TASK REQUIREMENTS: Rewrite the rows from the line containing "Given pixel 327" through the end of the rows, both included, and give only those lines. Keep the requests unchanged, and multiply every number in the answers (pixel coordinates and distances) by 1.9, rounding each result to the same number of decimal places as the original, with halves rounded up.

EXERCISE INPUTS:
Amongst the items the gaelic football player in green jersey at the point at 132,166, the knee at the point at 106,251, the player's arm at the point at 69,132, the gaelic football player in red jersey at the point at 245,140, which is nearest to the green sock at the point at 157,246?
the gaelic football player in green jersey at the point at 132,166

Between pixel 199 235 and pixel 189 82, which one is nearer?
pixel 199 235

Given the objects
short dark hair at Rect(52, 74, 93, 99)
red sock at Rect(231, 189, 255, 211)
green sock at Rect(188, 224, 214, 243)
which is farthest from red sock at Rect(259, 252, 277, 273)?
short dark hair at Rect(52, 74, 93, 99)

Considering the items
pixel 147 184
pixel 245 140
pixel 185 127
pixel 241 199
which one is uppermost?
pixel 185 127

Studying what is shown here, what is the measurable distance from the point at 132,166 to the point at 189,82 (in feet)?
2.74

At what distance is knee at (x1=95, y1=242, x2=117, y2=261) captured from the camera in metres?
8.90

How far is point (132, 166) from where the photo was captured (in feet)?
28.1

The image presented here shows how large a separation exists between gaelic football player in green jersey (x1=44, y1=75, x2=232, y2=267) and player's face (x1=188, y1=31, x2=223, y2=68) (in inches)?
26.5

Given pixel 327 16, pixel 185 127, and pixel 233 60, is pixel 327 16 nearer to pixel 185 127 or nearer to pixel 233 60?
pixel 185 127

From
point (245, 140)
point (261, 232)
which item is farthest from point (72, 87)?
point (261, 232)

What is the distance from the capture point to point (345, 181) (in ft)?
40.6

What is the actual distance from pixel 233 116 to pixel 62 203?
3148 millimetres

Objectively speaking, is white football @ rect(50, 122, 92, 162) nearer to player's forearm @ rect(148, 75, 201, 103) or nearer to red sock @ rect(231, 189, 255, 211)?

WRITTEN SOLUTION:
Given pixel 327 16, pixel 185 127, and pixel 233 60, is pixel 327 16 nearer to pixel 185 127 or nearer to pixel 233 60?
pixel 352 241

From
point (245, 140)
point (261, 232)
which item is farthest from point (72, 87)?
point (496, 441)

What is the distance from the capture point to point (345, 181) (in ft)?
77.1

What is the actual distance from pixel 233 116 to pixel 62 203?
5981 millimetres

Objectively speaking, is white football @ rect(50, 122, 92, 162) nearer to player's forearm @ rect(148, 75, 201, 103) or nearer to red sock @ rect(231, 189, 255, 211)?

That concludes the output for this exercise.